◆ **FRAGEN ZUM MATERIAL**
• A. Beantworte zum Wanderbericht über Sifnos die folgenden Fragen:
(i) Wer gibt am Dienstagabend ein Konzert in Apollonia?
(ii) Um welche Uhrzeit erreichen die Wandernden die Anlage der Panagia Toso Nero?
(iii) Welche Jahreszahl steht über dem Portal der Kirche?
• B. Wie geht der Wanderbericht über Sifnos weiter? Führe ihn ab seinem letzten Satz fort.

◆ **VORLIEGENDER TEXT**
* * * * * * *

Auch Konrad und Margarete Langer, die ich gerne mal kennenlernen würde, kommen erst morgen Nachmittag an, wenn ich schon weg bin. Am Dienstagabend wäre auch ein Konzert von Pantelis Thalassinos in Apollonia. Pech.
Ich hab zu wenig Zeit für Sifnos dieses Jahr.
Auch die hiesige Pause wird ausgedehnt, und natürlich wird alles sauber und ordentlich hinterlassen, ebenso wie ein Gästebucheintrag.
Der Weg verläuft weiter mehr oder weniger auf der Höhe mit Blick aufs weite Meer. Blumen sind rar geworden, niedriges Wacholdergebüsch und Steine prägen hier die Landschaft.
Nach zwanzig Minuten können wir dann unser Hauptziel, die Kirche der Panagia Toso Nero, sehen. Bis wir dort sind, müssen wir aber noch durch einen Taleinschnitt. Ein einzelner Wanderer kommt uns entgegen, der einzige, der in der Gegenrichtung unterwegs ist.
Um dreiviertel zwei erreichen wir die große Anlage der Panagia Toso Nero. Geschafft!
Na, erst den halben Weg.
Ein Grieche verschließt gerade die Kirchentüre, er wandert auch in unserer Richtung, nun bergauf. Kurzer Informationsaustausch.
Im schattigen Innenhof ist schön sitzen.
Nach einem Vesper sehen wir uns die Gebäude an: neben der hübschen Kirche, über dem Portal mit 1845 datiert, gibt es zahlreiche Nebengebäude: ein Schlafzimmer mit Betten und einem Gasofen, ein fahnengeschmückter, langer Speiseraum, eine sehr gut ausgestattete Küche mit einer großen Feuerstelle. Auf den Schränken eine ganze Reihe Tonkrüge - natürlich made auf Sifnos - und in einem Schrank Essen: getrocknete Aprikosen, Rosinen, Nüssen, Knabbergebäck, Spaghetti. Auch Alkoholisches steht bereit. Man könnte sich hier gut über Nacht einquartieren und die Einsamkeit mit Sternenhimmel genießen.

* * * * * * *

◆ **BEREITGESTELLTE DATEN**
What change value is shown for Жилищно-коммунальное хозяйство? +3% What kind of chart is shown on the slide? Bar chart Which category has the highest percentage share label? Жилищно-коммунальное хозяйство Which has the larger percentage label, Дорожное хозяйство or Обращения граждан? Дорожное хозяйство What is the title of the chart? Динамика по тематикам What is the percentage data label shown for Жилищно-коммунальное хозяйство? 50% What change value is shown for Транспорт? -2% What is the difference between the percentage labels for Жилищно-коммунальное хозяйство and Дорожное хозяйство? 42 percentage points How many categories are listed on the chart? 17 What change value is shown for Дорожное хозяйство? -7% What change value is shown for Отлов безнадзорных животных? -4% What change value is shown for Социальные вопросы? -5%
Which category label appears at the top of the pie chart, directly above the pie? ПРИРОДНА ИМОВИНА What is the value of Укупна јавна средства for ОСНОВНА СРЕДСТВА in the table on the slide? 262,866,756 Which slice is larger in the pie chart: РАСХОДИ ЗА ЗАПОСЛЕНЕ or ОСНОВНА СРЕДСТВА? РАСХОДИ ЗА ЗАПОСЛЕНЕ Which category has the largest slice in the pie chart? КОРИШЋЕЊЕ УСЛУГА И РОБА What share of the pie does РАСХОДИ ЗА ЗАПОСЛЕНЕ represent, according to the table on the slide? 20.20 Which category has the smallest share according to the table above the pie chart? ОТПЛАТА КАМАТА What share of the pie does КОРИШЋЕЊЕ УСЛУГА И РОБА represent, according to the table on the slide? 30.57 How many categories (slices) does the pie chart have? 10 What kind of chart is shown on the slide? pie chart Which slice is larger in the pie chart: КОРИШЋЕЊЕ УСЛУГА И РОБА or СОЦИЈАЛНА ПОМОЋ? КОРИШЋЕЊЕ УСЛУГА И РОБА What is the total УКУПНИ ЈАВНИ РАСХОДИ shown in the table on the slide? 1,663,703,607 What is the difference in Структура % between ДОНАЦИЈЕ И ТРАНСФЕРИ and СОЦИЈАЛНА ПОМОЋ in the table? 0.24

* * * * * * *

◆ **ANTWORTEN ZUR ÜBUNG**
• A.
(i) Pantelis Thalassinos
(ii) Um dreiviertel zwei
(iii) 1845

• B.
Das Panigiri hier findet übrigens am 17. August statt, und die feiernden Einheimischen ziehen es vor, mit dem Boot zu kommen - unten an der Küste befindet sich ein Anleger. Sind dann aber auch noch 180 Höhenmeter in der Sommerhitze zu überwinden.
Wie die Panagia Tóso Neró zu ihrem Namen kam? Die Muttergottes mit dem vielen Wasser? Viel Wasser können wir nicht ausmachen, aber es gibt natürlich auch hier eine Zisterne. Vielleicht liegt diese günstig und füllt sich schnell? In der Küche hängt ein langer griechischer Text, den ich aber nicht verstehe, und versäume, zwecks späterer Übersetzung zu fotografieren.
Wir rätseln noch ein wenig, und machen uns nach einstündiger Pause dann an den Anstieg hinter der Kirche. Es ist schon dreiviertel drei, Zeit, weiterzukommen. Der Wegweiser zeigt ab hier 3 Stunden fünf Minuten Rückweg (6,6 Kilometer).
In einem schmalen Zickzackweg geht es nun steil hinauf auf den Sattel an der westlichen Flanke des Profitis Ilias. Umdrehen nicht vergessen und das Panorama genießen! Die Panagia Toso Nero liegt schon weit unter uns auf ihrem Plateau.
Der Weg ist von losen Steinen weitgehend befreit, die den Abstieg so ungemütlich machen würden, dass Renate nach einmaliger Erfahrung die Gegenrichtung vorzieht. Heute würde es, dank Sifnos Trail Race, gehen, aber diese Richtung hat auch den Vorteil, dass man am Ende des fünfzigminütigen Anstieges auf dem Sattel unvermittelt den Blick auf die Bucht von Kamares hat, mit der Bergkette Profitis Ilias Troulakiou und Agios Simeon dahinter. Sehr genial, und für die Mühen des schweißtreibenden Aufstieges entschädigend.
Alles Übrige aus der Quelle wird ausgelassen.